>> START DATA FOR THIS TASK

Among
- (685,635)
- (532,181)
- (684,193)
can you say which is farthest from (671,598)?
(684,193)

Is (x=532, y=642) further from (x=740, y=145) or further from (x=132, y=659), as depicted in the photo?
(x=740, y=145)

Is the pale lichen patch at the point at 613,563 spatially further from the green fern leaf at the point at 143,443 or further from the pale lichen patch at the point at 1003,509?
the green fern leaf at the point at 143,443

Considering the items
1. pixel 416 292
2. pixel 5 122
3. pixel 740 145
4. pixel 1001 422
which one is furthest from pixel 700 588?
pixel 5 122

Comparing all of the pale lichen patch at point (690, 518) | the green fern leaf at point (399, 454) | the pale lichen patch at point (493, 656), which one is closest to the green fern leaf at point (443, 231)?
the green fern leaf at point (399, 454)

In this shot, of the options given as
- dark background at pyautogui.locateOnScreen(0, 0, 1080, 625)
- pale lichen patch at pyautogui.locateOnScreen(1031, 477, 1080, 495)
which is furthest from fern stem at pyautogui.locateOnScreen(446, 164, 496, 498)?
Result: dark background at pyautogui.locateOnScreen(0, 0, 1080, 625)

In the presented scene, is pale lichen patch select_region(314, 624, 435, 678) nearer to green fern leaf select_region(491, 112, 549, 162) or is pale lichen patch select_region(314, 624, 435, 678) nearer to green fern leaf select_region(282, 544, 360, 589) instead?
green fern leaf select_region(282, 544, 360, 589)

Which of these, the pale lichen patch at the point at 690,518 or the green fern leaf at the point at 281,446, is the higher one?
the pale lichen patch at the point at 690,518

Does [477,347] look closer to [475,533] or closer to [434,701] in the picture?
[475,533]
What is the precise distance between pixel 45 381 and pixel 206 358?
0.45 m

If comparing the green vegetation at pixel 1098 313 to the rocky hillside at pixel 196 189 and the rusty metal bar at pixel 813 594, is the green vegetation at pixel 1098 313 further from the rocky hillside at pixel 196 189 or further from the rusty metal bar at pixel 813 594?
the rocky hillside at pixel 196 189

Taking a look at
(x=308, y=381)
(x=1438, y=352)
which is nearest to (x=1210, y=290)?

>> END DATA FOR THIS TASK

• [EXERCISE REQUIREMENTS]
Give everything from the line containing "Is the pale" down to the end of the rows as a numbered list, leaving out blank lines.

• [RESULT BELOW]
1. Is the pale lichen patch at the point at 613,563 spatially further from the green fern leaf at the point at 143,443 or further from the pale lichen patch at the point at 1003,509?
2. the green fern leaf at the point at 143,443
3. Considering the items
4. 1. pixel 416 292
5. 2. pixel 5 122
6. 3. pixel 740 145
7. 4. pixel 1001 422
8. which one is furthest from pixel 700 588?
9. pixel 5 122
10. Comparing all of the pale lichen patch at point (690, 518) | the green fern leaf at point (399, 454) | the pale lichen patch at point (493, 656), which one is closest to the green fern leaf at point (443, 231)?
11. the green fern leaf at point (399, 454)
12. In this shot, of the options given as
13. - dark background at pyautogui.locateOnScreen(0, 0, 1080, 625)
14. - pale lichen patch at pyautogui.locateOnScreen(1031, 477, 1080, 495)
15. which is furthest from fern stem at pyautogui.locateOnScreen(446, 164, 496, 498)?
16. Result: dark background at pyautogui.locateOnScreen(0, 0, 1080, 625)
17. In the presented scene, is pale lichen patch select_region(314, 624, 435, 678) nearer to green fern leaf select_region(491, 112, 549, 162) or is pale lichen patch select_region(314, 624, 435, 678) nearer to green fern leaf select_region(282, 544, 360, 589) instead?
18. green fern leaf select_region(282, 544, 360, 589)
19. Which of these, the pale lichen patch at the point at 690,518 or the green fern leaf at the point at 281,446, is the higher one?
20. the pale lichen patch at the point at 690,518
21. Does [477,347] look closer to [475,533] or closer to [434,701] in the picture?
22. [475,533]
23. What is the precise distance between pixel 45 381 and pixel 206 358?
24. 0.45 m
25. If comparing the green vegetation at pixel 1098 313 to the rocky hillside at pixel 196 189 and the rusty metal bar at pixel 813 594, is the green vegetation at pixel 1098 313 further from the rocky hillside at pixel 196 189 or further from the rusty metal bar at pixel 813 594?
26. the rocky hillside at pixel 196 189
27. Taking a look at
28. (x=308, y=381)
29. (x=1438, y=352)
30. which is nearest to (x=1210, y=290)?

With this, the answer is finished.